Over time, it became clear that what separated pupils in the two types of schools was not ability, but class. A vast majority of children in grammar schools were from middle-class backgrounds; a vast majority of poor children were condemned to secondary moderns. In 1965, the Labour government began replacing grammar schools and secondary moderns with a nonselective “comprehensive” system, under which all children went to a single type of state school.

Since 1965, the number of grammar school has declined to the point where only 3% of the schools are selective grammar schools and the rest are nonselective “comprehensive” schools. But, alas, the anticipated leveling of classes has not resulted. Instead, things have gotten worse!

A landmark 2005 study from the London School of Economics, which described social mobility in Britain as “low and falling,” showed that two children born, respectively, into poor and prosperous families in 1958 were more equal as adults than two similar children born in 1970. More recently, a 2010 report from the Organization for Economic Cooperation and Development found that on social mobility Britain came near the bottom of the class among rich nations.

Britain’s new Prime Minister, noting that the decrease in the number of selective grammar schools and the corresponding increase in the number of nonselective “comprehensive” schools has decreased social mobility, is advocating a return to the days when selective grammar schools were in place. But  Mr. Malik thinks otherwise:

The fact that neither selective nor nonselective school systems have improved social mobility in Britain might suggest that the problem lies in the very idea of using schools to engineer a more equal society. A decent education system can help a few individuals progress beyond the circumstances of their birth, but it is unlikely to change fundamentally the social and economic structures that entrench inequality and restrain social mobility.

In focusing on social mobility, what has gone missing is the idea of education as a good in itself. One of the reasons people regard grammar schools with nostalgia is that they seem to represent a standard of good education. But they do so for only a few.

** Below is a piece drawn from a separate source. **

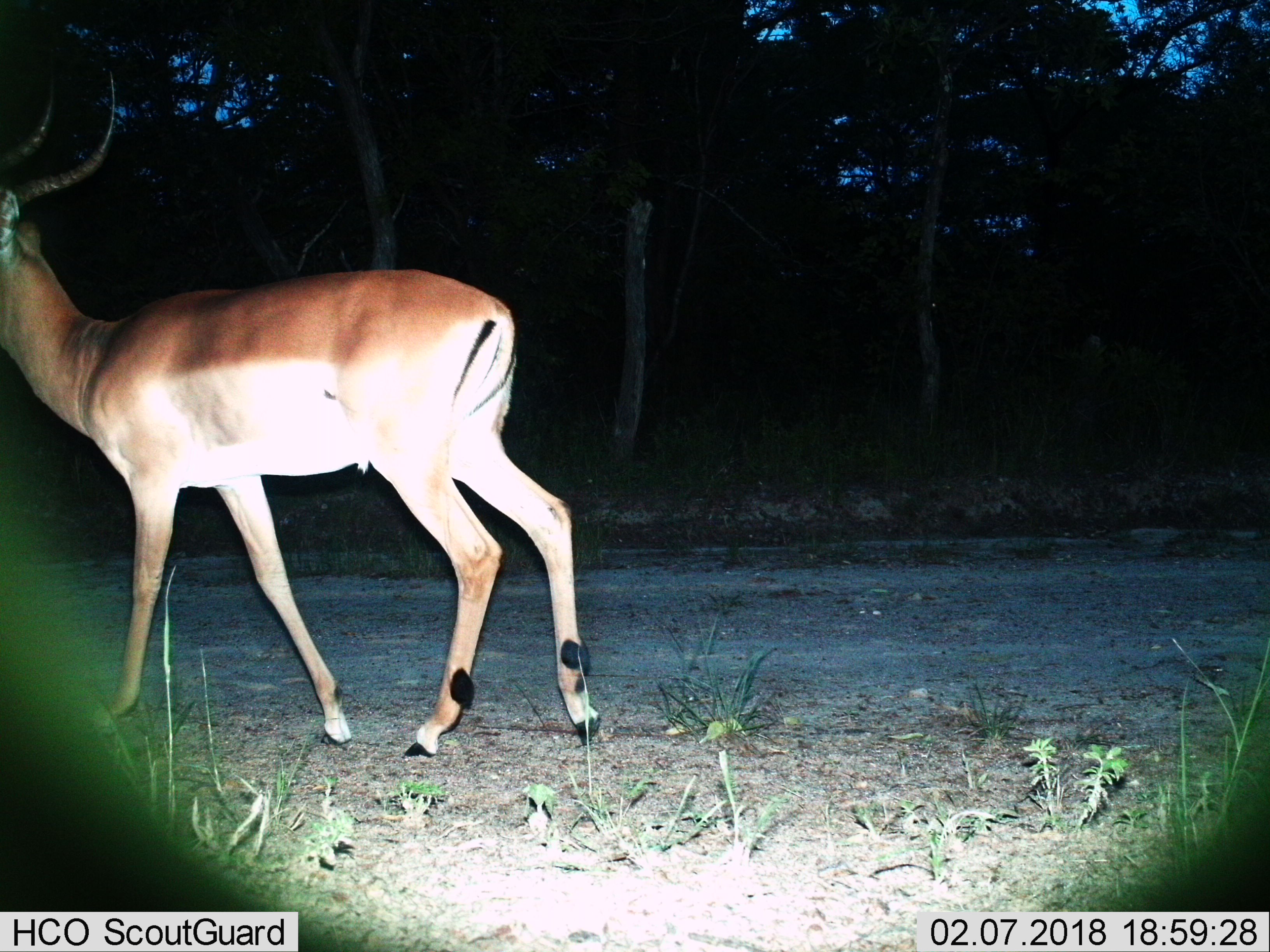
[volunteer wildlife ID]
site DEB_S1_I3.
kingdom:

At the heart of selective schooling is the assumption that pupils from disadvantaged backgrounds are better off getting “vocational” training rather than being intellectually challenged. The trouble is, that sentiment has persisted in the nonselective schools, too. The result is that Britain has ended up with a state system in which every child receives an equally mediocre education.

Mr. Malik concludes that social mobility decreased because “comprehensive” schools failed to adopt the higher standards of grammar schools and instead sought to provide less demanding and less challenging “vocational” training.

Can we learn anything from Britain’s failed efforts? It seems to me that our “reformers” are thinking in the same fashion as Ms. May with their advocacy for privatized charter schools that draw from parents who are engaged the schooling of their children and/or set entry standards that effectively screen out the underachievers and disruptive children. At the same time our political leaders are advocating metrics based on job placement, making utilitarianism the focal point of even post-secondary education. Maybe we should look at Mr. Malik’s ideas and compel all our schools to meet higher standards and provide them with the same level of funds that our elite public schools receive to accomplish that end. At the same time we might allow children to enjoy learning for learning’s sake by encouraging them to become self-directed in determining the content they study. That kind of impractical and self-paced learning just might result in better schooling for all children, and, who knows, the children may grow up to be adults who love to learn and, as a result, thrive in whatever employment they seek.